- [Exercise aim] List every habit that the profile of Joseph Fotinos below says he is known for.

Raising the Dead
Actor Joseph Fotinos Wants to Resurrect Local Television
Most of us keep our monsters hidden under our beds. Not local actor Joseph Fotinos. His are splashed on posters, captured in action figures and toys, and displayed in a collection of horror-movie memorabilia in the "Monster Room" of his South Austin home. He's known to dress up in ghoulishly stylish splendor, wear fake nails sharpened to a V, and talk in a jovially sinister voice. Why? Because he loves horror movies -- no, he loves horror movies.

- [Source data]
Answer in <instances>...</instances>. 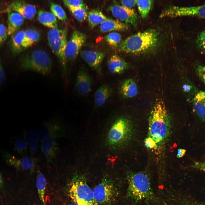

- [Expected answer]
- Dressing up in ghoulishly stylish splendor
- Wearing fake nails sharpened to a V
- Talking in a jovially sinister voice